李广源扭头瞪了她一眼,跟李秀花说:“你这个鬼样子去了也是添乱,平白让人说闲话。”窝着一肚子火打横抱起炕上的男娃往外出,村口修路没法走,他的货车就停在沙场那边,倒是不远,心想送到医院不行就报警吧,就说是路边捡的。
他走了没几步发现韩小巧在身后亦步亦趋地跟着他。“恁跟着干啥咧?滚回去。”
“大舅,俺。。俺害怕。俺娘那个样子,俺爹一会要是喝多了回家,俺也得挨揍。恁就让俺跟着吧。俺不说话,不添乱。”韩小巧难得这么怯生生地说话,好似平日牙尖嘴厉的那个不是她一样。李广源闻言低头看她,她也抬起头一脸认真的样子,让这个一向不待见她的大舅愣了愣神。心里说不上是个啥滋味儿,一言不发地往前走。
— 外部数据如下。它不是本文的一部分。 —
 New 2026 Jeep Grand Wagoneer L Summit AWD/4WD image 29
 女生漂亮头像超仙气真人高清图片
到了沙场,李广源打开车门先把男娃放到后面座上,眼看韩小巧手脚并用地扒着轮胎往上爬,不耐烦地一把捞起来也扔进后座。看了看表快三点了,赶紧开车往镇上走,速度快点的话天黑透之前能赶回家吃饭。
看了眼后视镜,发现韩小巧把那男娃的头枕在自己腿上,正在用袖子给他擦嘴角和下巴颏。
李广源皱了皱眉。记忆里的韩小巧跟她爹一样,是个混不吝,他因为看不上自己的妹子和韩大光那个滚刀肉,所以从没把韩小巧当做自己的外甥女,也不肯正眼看她,赵淑英平常在他面前也都是缠死鬼儿缠死鬼儿地叫着,他虽然没叫过,却也默认了这个称呼。今天的事情让他发现韩小巧的日子过得实在是。。。哎,毕竟才6岁。
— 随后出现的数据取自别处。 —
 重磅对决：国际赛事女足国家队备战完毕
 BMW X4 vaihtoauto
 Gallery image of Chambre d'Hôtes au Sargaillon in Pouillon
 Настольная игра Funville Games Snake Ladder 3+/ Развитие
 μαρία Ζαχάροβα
韩小巧这会儿可不知道她大舅在前面寻思的啥,她怀里抱着男娃感受着货车一颠一颠的。这是她这辈子第一次坐车,新奇得不得了。可是又不敢乱动,车座高,她怕男娃滚下去,所以老老实实地坐着。心里想着男娃这说不了话的毛病不知道能不能看得好,说不定烧退了就又能说话了。韩小巧记得自己发烧的时候并没有这么厉害,就是身上冷,没有劲儿,头晕不想动,没人管躺两天就好了。可是她皮糙肉厚啊,虽然人瘦,但是一向皮实,所以不明白为啥这男娃病得咋这么凶。许是城里人娇生惯养的没遭过罪吧,不像她命这么硬。
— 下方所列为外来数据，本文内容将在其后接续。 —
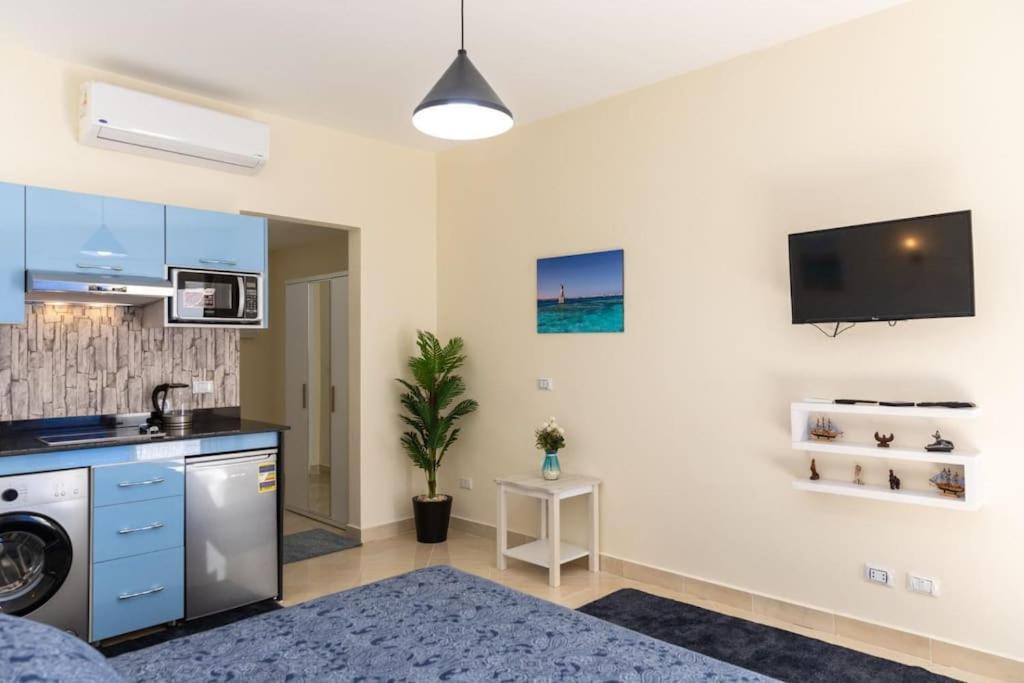 Daily Rent Pool View Apartment Hurghada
颠了一刻钟才到镇医院,李广源下车拉开后面车门,把男娃抱出来。韩小巧机灵地腿一伸,蹬着大轮胎就蹦下车了。李广源一看也就不管她了,抱着男娃赶紧往急诊室走,她在后面“噌噌噌”地跟着跑。
进了急诊有人在排队,李广源上前叫:“大夫。”
大夫抬头看了一眼,问:“娃咋了?不是要紧的就排队吧。”
韩小巧急了:“要紧要紧!俺哥抽羊角风了!”
李广源听了想笑,还恁哥,说瞎话都不打草稿,张嘴就来。